Call it a philosophy 101 session distilled into a couple of hours. Godot has a terribly simple premise: look at these long-suffering fools trying desperately to complete their days without the option, really, of opting out (sound familiar?). Existential questioning was the preoccupation of Beckett’s life; arguably Happy Days, a less-often performed play, gets at this topic in the most singular and effective way; one female burns to death under the power of the sun as she puts her makeup on and takes it off every morning and night, getting buried alive in a pile of rubble. “Another happy day!” Juliet Stevenson unnerved in a landmark staging at the Young Vic in 2014. But Godot has broader intentions; Beckett’s writing manages to pithily sum up the impossible contradictions of being human in what feels like every other line.

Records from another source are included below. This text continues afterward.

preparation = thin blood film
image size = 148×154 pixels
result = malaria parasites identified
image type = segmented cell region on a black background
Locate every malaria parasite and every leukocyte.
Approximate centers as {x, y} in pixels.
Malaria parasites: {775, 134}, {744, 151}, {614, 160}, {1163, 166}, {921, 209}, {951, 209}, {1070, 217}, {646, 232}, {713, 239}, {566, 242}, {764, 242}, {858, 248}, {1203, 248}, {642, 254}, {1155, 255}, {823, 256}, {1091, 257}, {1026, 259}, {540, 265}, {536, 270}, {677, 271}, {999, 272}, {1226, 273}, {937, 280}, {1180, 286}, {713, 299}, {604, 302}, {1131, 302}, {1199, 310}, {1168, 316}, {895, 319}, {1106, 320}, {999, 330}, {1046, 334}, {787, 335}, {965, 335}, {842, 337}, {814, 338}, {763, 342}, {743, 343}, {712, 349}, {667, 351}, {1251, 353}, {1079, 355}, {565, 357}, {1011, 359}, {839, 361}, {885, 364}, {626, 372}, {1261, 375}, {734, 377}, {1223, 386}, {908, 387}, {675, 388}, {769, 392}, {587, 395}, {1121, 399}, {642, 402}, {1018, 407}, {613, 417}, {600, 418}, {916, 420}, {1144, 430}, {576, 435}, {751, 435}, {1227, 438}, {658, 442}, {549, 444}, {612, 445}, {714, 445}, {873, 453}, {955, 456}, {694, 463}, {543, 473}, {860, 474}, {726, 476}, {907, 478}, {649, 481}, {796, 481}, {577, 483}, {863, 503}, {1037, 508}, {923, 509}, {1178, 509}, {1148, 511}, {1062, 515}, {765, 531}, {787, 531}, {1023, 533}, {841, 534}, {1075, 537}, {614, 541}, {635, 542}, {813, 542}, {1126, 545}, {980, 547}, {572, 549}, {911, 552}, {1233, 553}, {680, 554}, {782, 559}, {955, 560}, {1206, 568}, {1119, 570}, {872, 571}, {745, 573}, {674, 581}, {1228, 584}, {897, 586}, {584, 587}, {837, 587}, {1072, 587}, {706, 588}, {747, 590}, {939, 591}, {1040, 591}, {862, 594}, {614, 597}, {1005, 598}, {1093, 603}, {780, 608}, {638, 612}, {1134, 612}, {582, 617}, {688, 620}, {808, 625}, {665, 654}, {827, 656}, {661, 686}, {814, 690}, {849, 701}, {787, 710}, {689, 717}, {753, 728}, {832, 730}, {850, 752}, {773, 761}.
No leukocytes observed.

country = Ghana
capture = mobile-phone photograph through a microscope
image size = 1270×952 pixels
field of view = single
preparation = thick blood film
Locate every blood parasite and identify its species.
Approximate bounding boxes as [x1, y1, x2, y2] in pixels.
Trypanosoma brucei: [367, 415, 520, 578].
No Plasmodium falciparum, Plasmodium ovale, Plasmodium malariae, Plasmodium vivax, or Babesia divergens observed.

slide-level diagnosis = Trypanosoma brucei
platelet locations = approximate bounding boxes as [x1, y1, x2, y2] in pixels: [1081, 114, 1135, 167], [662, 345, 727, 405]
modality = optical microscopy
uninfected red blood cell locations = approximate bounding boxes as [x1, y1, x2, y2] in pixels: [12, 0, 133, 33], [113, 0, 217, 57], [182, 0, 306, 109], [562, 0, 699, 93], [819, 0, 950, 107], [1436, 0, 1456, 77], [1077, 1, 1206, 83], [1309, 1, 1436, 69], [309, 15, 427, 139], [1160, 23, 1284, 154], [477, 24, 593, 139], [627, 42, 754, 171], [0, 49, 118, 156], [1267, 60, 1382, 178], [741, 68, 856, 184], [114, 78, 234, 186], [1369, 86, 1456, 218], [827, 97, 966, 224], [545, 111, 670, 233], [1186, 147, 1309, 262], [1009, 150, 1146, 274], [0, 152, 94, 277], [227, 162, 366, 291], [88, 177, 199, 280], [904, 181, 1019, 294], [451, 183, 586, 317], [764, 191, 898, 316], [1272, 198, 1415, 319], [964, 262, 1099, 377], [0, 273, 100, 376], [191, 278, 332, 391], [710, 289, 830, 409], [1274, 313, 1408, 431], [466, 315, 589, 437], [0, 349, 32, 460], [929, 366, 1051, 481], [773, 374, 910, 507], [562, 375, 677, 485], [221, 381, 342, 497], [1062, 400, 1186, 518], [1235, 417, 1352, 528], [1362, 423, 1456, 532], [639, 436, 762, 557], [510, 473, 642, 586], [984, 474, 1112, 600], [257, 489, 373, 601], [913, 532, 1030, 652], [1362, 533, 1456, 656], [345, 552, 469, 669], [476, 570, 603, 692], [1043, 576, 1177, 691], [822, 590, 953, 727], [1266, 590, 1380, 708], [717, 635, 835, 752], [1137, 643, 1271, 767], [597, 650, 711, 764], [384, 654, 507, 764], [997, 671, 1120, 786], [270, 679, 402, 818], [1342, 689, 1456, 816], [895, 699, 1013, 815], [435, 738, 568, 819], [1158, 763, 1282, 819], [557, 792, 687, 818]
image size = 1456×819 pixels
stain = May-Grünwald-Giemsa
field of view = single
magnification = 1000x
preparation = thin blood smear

Waiting for Godot: Ben Whishaw is hilarious, with shoulders-high passive aggression
On a hostile graphite-grey stage, Estragon can’t get his shoe off. Vladimir tirelessly reminds him why the duo can’t leave; they’re waiting for Godot, some mysterious force or human that may or may not come (Beckett said the name wasn’t a reference to any god, or certainly not a conscious one). An awful man called Pozzo, like a Colonial leader, arrives on stage drawn by his enslaved friend Lucky, who, beaten to submission and tied in a rope, dances on Pozzo’s command. His death knell of sorts, known as ‘Lucky’s speech’, is a stream-of-consciousness ending in the word “unfinished.” If you’re ever predisposed to feeling just a tad unhinged, this might be the most relatable bit.
Arguably, the poster is miscast: Waiting for Godot is thought of as having two leads, Vladimir and Estragon, but at least in terms of the acting, Lucky is the meatiest role. Like he’s possessed, his arms and legs contorted into position by Pozzo, actor Tom Edden evokes a human so knocked into submission they have lost all semblance of their own identity. He’s superb and absolutely horrifying.
Lucian Msamati and Whishaw bring freshness to the leads, Msamati swaying his body heavily around the stage conveying Estragon’s chaotic nature, though Whishaw makes you feel everything for hopeless Vladimir, all shoulders-high-passive-aggression but forever upbeat; his fatal but incredibly human blend of loyalty and boiling rage. “What’s the good of losing heart now,” he says to Estragon. “That’s what I say. We should have thought of it a million years ago…” “What about hanging ourselves,” Estragon retorts in act one’s bleakest bit. “It’d give us an erection,” says Vladimir. That said, sometimes the duo prioritise comedy a little too heavy-handedly; I’d have liked to have felt anguished by their position more often, rather than uncomfortable at the thought of it.
There will be inevitable comparisons drawn to Ian Mckellen and Patrick Stewart, who played Estragon and Vladimir on this very same Haymarket stage fifteen years ago. We rely on actor interpretations to modernise Beckett and they must have had more obvious chemistry, but Vladimir and Estragon – 50 years together – aren’t supposed to be enamoured by one another. Their co-dependency is supposed to make your skin crawl.
Whishaw’s colourful trainers, chosen by costume designer Rae Smith, feel like a gentle contemporary statement against Beckett’s refusal to modernise, as does Amy Ball’s casting of two Black actors (Alexander Joseph plays Boy, a brief role played by three young male actors, and in another progressive move there is a Black, Brown and White boy in the rotating cast: Luca Fone is White and Ellis Pang Brown.) It can’t help but cast new meaning on Vladimir’s question to them: “Are you native of these parts?”
Perhaps today new writing would talk directly about the themes of depression and ennui that pervade Beckett’s thinking. With the advent of awareness around mental health, we don’t need to be quite so abstract anymore. But the abstractness reminds us how bad the misery must have felt at the time of writing, in 1948, when ‘just getting on’ was the way they lived. But of course, this writing goes way deeper than that; it’s an acute slamming of the systems of power that morph our piles of flesh.
Waiting for Godot proves to be as searingly relevant as ever.